*EXERCISE TASKS*
a: Pull out the workshop article's text verbatim, taking everything from "It was also" down to "are often exclusionary.".
b: Extend the article on the African Union workshop on women's land rights, continuing from its last sentence.

*DOCUMENT EXCERPT*
- - -

July 23, 2025 – Addis Ababa – A regional workshop organized under the auspices of the African Union is bringing together public decision-makers, traditional leaders, land governance experts, and engaged women from over twelve countries across West, East, and Central Africa. The aim: to lay the groundwork for transformative, gender-sensitive land governance that ensures women’s equitable access to land—an essential lever for development, social justice, and lasting peace.
The opening day of the regional awareness workshop on gender-sensitive land governance and women’s land rights brought together a wide range of stakeholders: government officials, traditional leaders, civil society representatives, financial institutions, and land specialists. They all converged around a shared understanding: securing women’s land rights is essential for achieving the Sustainable Development Goals, consolidating peace, and strengthening conflict resolution dynamics. From the outset, discussions highlighted the critical role of land tenure security—especially for women—in transforming socio-economic systems. While policies do exist on paper, participants underscored the urgent need for deeper reforms, both institutional and cultural. Changing how women’s land rights are perceived and implemented requires collective commitment. States, civil society organizations, traditional authorities, financial institutions, and local communities are all called upon to work together.

However, beyond this mobilization, discussions revealed persistent and structural challenges. Across Africa, women produce more than 60% of food but remain largely marginalized in land ownership. Social and customary norms—often discriminatory—continue to restrict their access to land. Some credit institutions’ practices even exacerbate these inequalities, undermining women’s ability to acquire or secure land.
It was also noted that women are not a homogenous group. Their access to land varies based on age, marital status, ethnic background, or economic situation. This acknowledgment reinforced calls for female solidarity, encouraging women to support one another in defending their rights and building stronger collective power.
In this context, the workshop introduced an innovative approach: the Gender Transformative Approach (GTA). This strategy aims to correct power imbalances, dismantle discriminatory norms, and adapt legal frameworks to better reflect gender realities. It is based on the recognition that gender—as a social construct—profoundly shapes land access through legal systems, social norms, and institutional practices that are often exclusionary.
To better understand the mechanisms of exclusion, participants referred to the “bundle of rights” framework, which includes access, use, transfer, and control of land. This model helps identify gaps in women’s land security and propose concrete solutions. In this regard, the African Union has set an ambitious goal: in line with its 2009 Declaration on Land Issues and Challenges in Africa, at least 30% of documented land rights should be in women’s names—a threshold considered essential to advancing gender equity in land systems across the continent.

To achieve this, attention naturally turned to existing legal frameworks. International and regional instruments—such as CEDAW, the Voluntary Guidelines on the Responsible Governance of Tenure (VGGTs), and AU Land Policy Guidelines—offer valuable guidance. Yet their national-level implementation remains uneven. Land, family, and inheritance laws can contradict one another, while the coexistence of customary, religious, and statutory rights creates legal pluralism which, without alignment with constitutional and human rights principles, continues to perpetuate inequality.

- - -

*INFORMATION PROVIDED*

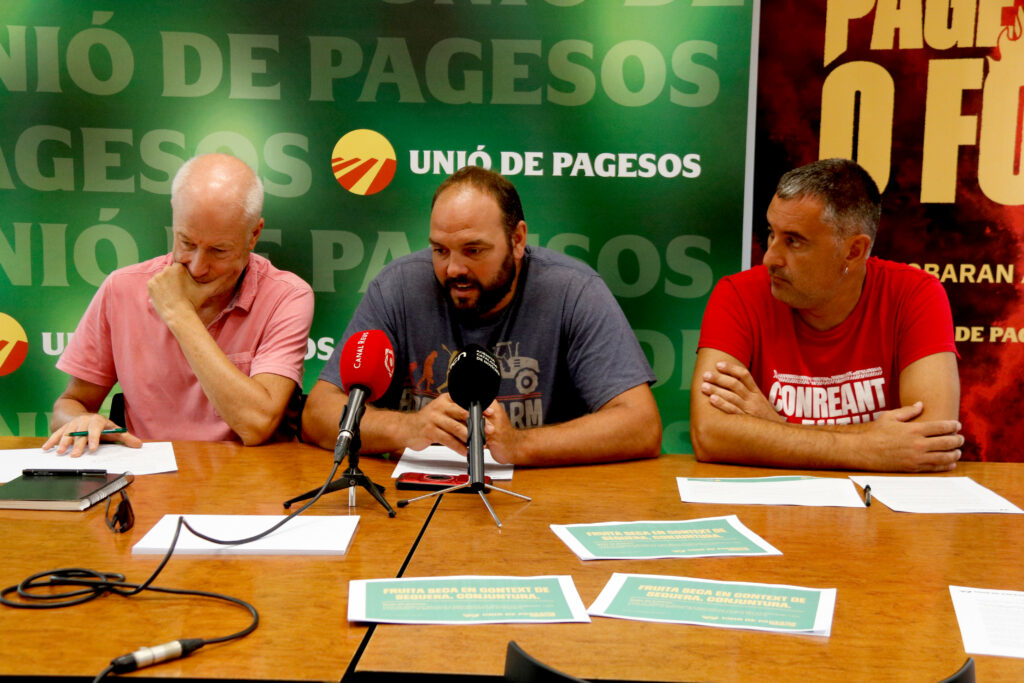 Sergi Martin, al centre, Responsable de Fruita Seca d'Unió de Pagesos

- - -

*ANSWERS BY TASK*
a:
It was also noted that women are not a homogenous group. Their access to land varies based on age, marital status, ethnic background, or economic situation. This acknowledgment reinforced calls for female solidarity, encouraging women to support one another in defending their rights and building stronger collective power.
In this context, the workshop introduced an innovative approach: the Gender Transformative Approach (GTA). This strategy aims to correct power imbalances, dismantle discriminatory norms, and adapt legal frameworks to better reflect gender realities. It is based on the recognition that gender—as a social construct—profoundly shapes land access through legal systems, social norms, and institutional practices that are often exclusionary.

b:
Even when gender-equitable laws are enacted, their enforcement faces major barriers: weak institutions, lack of awareness among women, complex procedures, and ineffective recourse mechanisms. Two problematic types of laws were identified: “gender-blind” laws, which unintentionally reproduce inequality by ignoring structural barriers, and explicitly biased laws, which directly limit women’s legal capacity and land rights.

Concrete proposals emerged to make legislation more equitable:
- Promote co-ownership and joint land registration
- Require spousal consent to protect wives’ interests
- Guarantee women’s representation in land governance bodies
- Provide legal protections for widows, divorced women, and female-headed households
- Facilitate access to identity and nationality documents
- Establish gender-sensitive dispute resolution mechanisms
But laws alone are not enough. Participants stressed the need for deep social change, institutional capacity-building, and inclusive governance that fully integrates women at all stages of the land governance cycle. As such, land administration became a central topic in the debates. For gender-sensitive land governance to be effective, action must be taken at every point in the administrative chain: surveying, registration, planning, taxation, and data management. Recommendations called for women’s active participation in these processes, the recognition of their rights even without formal titles, simplification of administrative procedures, consideration of women’s specific land use in urban areas, and the creation of Land Information Systems (LIS) incorporating sex-disaggregated data, linked to civil registration systems, and enabling close monitoring of gendered land indicators.

However, challenges remain. The lack of reliable data, fragmented systems, and institutional gaps hinder the realization of women’s land rights. An integrated, locally rooted, multi-sectoral approach is essential to harmonize laws, strengthen women’s empowerment, and institutionalize gender equality in land governance.
In summary, this first day of the workshop laid the foundation for profound change. It reaffirmed that land access can no longer be a privilege for a few, but must become a shared and equitable right. For this to happen, women must no longer be seen merely as beneficiaries—but as legitimate and influential actors in Africa’s land reform efforts. This gathering saw the confirmed participation of experts, public decision-makers, representatives of land institutions, and female leaders from the Democratic Republic of Congo, Malawi, Tanzania, Zambia, Nigeria, Senegal, South Africa, Ghana, Cameroon, Kenya, Uganda, and Guinea. A level of mobilization that reflects the continent’s shared commitment to making land equity central to sustainable development policies.